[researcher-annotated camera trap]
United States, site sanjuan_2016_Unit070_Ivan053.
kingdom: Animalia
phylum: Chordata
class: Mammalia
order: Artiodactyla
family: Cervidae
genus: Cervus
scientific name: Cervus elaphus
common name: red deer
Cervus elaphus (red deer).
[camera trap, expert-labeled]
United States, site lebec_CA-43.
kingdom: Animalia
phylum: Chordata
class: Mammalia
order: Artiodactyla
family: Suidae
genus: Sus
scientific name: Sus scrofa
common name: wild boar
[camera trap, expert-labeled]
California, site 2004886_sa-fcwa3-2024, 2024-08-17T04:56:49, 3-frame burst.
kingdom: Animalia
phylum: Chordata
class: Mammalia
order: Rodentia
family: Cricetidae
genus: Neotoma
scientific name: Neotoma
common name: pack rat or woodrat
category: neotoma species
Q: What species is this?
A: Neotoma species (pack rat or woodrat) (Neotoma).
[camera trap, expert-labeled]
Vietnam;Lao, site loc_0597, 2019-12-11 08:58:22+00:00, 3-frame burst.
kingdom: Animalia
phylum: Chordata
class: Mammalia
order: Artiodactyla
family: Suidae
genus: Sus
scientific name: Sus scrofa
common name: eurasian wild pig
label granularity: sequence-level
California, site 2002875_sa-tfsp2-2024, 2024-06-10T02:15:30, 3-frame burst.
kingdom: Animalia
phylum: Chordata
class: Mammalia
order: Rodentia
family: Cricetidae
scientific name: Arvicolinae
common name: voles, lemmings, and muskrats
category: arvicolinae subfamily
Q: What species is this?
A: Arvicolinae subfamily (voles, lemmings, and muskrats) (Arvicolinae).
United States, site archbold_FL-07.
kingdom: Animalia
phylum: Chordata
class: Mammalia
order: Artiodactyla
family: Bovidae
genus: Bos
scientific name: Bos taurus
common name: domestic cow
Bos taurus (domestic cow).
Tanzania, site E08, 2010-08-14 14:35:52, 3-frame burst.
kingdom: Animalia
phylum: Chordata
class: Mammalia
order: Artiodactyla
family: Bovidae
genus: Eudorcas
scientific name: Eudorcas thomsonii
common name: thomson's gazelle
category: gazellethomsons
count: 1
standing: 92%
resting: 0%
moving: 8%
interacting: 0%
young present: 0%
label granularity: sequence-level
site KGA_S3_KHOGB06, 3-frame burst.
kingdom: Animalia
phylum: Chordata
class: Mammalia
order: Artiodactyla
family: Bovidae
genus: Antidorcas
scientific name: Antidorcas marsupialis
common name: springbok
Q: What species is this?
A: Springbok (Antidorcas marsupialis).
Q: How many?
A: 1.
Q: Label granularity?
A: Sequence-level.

Exercise objective
Copy out all of the records shown above exactly.

Exercise answer
[researcher-annotated camera trap]
United States, site sanjuan_2016_Unit070_Ivan053.
kingdom: Animalia
phylum: Chordata
class: Mammalia
order: Artiodactyla
family: Cervidae
genus: Cervus
scientific name: Cervus elaphus
common name: red deer
Cervus elaphus (red deer).
[camera trap, expert-labeled]
United States, site lebec_CA-43.
kingdom: Animalia
phylum: Chordata
class: Mammalia
order: Artiodactyla
family: Suidae
genus: Sus
scientific name: Sus scrofa
common name: wild boar
[camera trap, expert-labeled]
California, site 2004886_sa-fcwa3-2024, 2024-08-17T04:56:49, 3-frame burst.
kingdom: Animalia
phylum: Chordata
class: Mammalia
order: Rodentia
family: Cricetidae
genus: Neotoma
scientific name: Neotoma
common name: pack rat or woodrat
category: neotoma species
Q: What species is this?
A: Neotoma species (pack rat or woodrat) (Neotoma).
[camera trap, expert-labeled]
Vietnam;Lao, site loc_0597, 2019-12-11 08:58:22+00:00, 3-frame burst.
kingdom: Animalia
phylum: Chordata
class: Mammalia
order: Artiodactyla
family: Suidae
genus: Sus
scientific name: Sus scrofa
common name: eurasian wild pig
label granularity: sequence-level
California, site 2002875_sa-tfsp2-2024, 2024-06-10T02:15:30, 3-frame burst.
kingdom: Animalia
phylum: Chordata
class: Mammalia
order: Rodentia
family: Cricetidae
scientific name: Arvicolinae
common name: voles, lemmings, and muskrats
category: arvicolinae subfamily
Q: What species is this?
A: Arvicolinae subfamily (voles, lemmings, and muskrats) (Arvicolinae).
United States, site archbold_FL-07.
kingdom: Animalia
phylum: Chordata
class: Mammalia
order: Artiodactyla
family: Bovidae
genus: Bos
scientific name: Bos taurus
common name: domestic cow
Bos taurus (domestic cow).
Tanzania, site E08, 2010-08-14 14:35:52, 3-frame burst.
kingdom: Animalia
phylum: Chordata
class: Mammalia
order: Artiodactyla
family: Bovidae
genus: Eudorcas
scientific name: Eudorcas thomsonii
common name: thomson's gazelle
category: gazellethomsons
count: 1
standing: 92%
resting: 0%
moving: 8%
interacting: 0%
young present: 0%
label granularity: sequence-level
site KGA_S3_KHOGB06, 3-frame burst.
kingdom: Animalia
phylum: Chordata
class: Mammalia
order: Artiodactyla
family: Bovidae
genus: Antidorcas
scientific name: Antidorcas marsupialis
common name: springbok
Q: What species is this?
A: Springbok (Antidorcas marsupialis).
Q: How many?
A: 1.
Q: Label granularity?
A: Sequence-level.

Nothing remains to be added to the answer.